What controls lifespan? The longest-lived, non-colonial animal on the planet is the ocean quahog clam, Arctica islandica. The oldest specimen known to science is over 5 centuries old! At least a dozen other modern bivalves are known to reach lifespans in excess of 100 years. However, almost nothing is known about the fossil record of bivalve lifespans and the factors that may be influencing the evolution of such interesting life histories.

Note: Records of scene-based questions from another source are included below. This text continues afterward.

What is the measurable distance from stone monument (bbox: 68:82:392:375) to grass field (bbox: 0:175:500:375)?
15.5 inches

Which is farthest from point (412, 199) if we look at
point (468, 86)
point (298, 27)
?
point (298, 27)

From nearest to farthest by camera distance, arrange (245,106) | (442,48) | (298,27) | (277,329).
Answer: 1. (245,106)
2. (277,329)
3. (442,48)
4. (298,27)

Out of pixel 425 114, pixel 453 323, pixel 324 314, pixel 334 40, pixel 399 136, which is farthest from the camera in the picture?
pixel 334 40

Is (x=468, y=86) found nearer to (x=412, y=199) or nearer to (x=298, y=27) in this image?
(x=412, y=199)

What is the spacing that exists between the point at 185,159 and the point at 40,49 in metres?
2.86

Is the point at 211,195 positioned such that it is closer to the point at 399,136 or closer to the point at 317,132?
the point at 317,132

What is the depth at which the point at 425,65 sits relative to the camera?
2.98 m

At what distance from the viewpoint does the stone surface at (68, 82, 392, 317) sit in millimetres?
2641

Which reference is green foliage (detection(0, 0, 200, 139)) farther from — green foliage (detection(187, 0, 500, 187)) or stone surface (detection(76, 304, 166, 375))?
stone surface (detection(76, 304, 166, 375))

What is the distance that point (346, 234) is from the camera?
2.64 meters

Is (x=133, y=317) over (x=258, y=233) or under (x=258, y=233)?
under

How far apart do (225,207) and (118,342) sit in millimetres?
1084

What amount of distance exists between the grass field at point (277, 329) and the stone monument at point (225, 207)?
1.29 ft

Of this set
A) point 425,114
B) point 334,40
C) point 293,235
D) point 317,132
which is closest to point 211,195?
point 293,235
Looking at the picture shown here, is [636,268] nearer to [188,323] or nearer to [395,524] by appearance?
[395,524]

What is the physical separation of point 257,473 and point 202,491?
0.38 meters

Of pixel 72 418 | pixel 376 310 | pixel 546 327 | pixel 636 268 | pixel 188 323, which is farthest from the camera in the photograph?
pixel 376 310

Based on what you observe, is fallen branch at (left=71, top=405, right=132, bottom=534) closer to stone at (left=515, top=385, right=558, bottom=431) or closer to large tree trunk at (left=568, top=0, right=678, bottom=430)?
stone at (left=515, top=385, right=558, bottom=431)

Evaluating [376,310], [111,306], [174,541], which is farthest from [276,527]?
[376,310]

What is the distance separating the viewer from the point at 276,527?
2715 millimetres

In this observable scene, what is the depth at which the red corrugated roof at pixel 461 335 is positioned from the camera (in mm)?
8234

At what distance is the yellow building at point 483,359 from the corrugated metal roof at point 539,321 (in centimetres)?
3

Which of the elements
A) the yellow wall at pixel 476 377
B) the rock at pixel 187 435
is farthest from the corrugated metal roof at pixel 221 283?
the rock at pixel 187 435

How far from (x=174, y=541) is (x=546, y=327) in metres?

Lifespans and growth rates of modern bivalves - Though the fossil record of bivalve longevity is poorly understood, lifespans of modern bivalves, especially those serving as fishery targets, have been well studied. With the assistance of several undergraduate students, the paleontology group at Syracuse University compiled a global database of over 1000 records of lifespan and growth rate data for modern bivalves (Moss et al., 2016). We documented a latitudinal pattern of increasing lifespan and decreasing growth rate with latitude. We also found that growth rate (von Bertalanffy k) and hence metabolic rate, correlates with lifespan. Our findings have significant implications for large-scale macroevolutionary trends in the fossil record. For example, across the Phanerozoic there is a well-documented increase in the mean body size of animals, and a presumed concomitant increase in metabolic rates. If metabolic rates have indeed increased, then there should be a shift towards faster growth and/or shorter lifespans in marine bivalves over their evolutionary history.
Fig 2. Moss et al. (2016)
Temperature versus food – The pattern described above suggests that something about the environment influences lifespan. Two possibilities are cold temperatures and seasonal food availability. Separating the influence of these on lifespan in modern settings is difficult as they co-vary with latitude. Fortunately, Earth’s history offers non-analog settings that present opportunities to deconvolve these two factors. Moss et al., (2017) examined lifespans of fossil bivalves from the Eocene and Cretaceous of Seymour Island, Antarctica. During these periods in Earth’s history, temperatures on Seymour Island resembled those of modern day North Carolina. Despite the warm temperatures, multiple unrelated taxa in this high paleolatitude setting exhibit unusually long life and slow growth. Thus, the seasonal food availability, driven by the extreme polar light regime, may be more important in long life than cold temperatures.
Fig 2. Moss et al. (2017). Annual growth increments in three species of Seymour Island bivalves. A, polished thick section under reflected light (Lahillia larseni, Cretaceous); B, polished thin section under polarized light (Cucullaea raea, Eocene); C, thick section stained with Mutvei's solution (Retrotapes antarcticus, Eocene).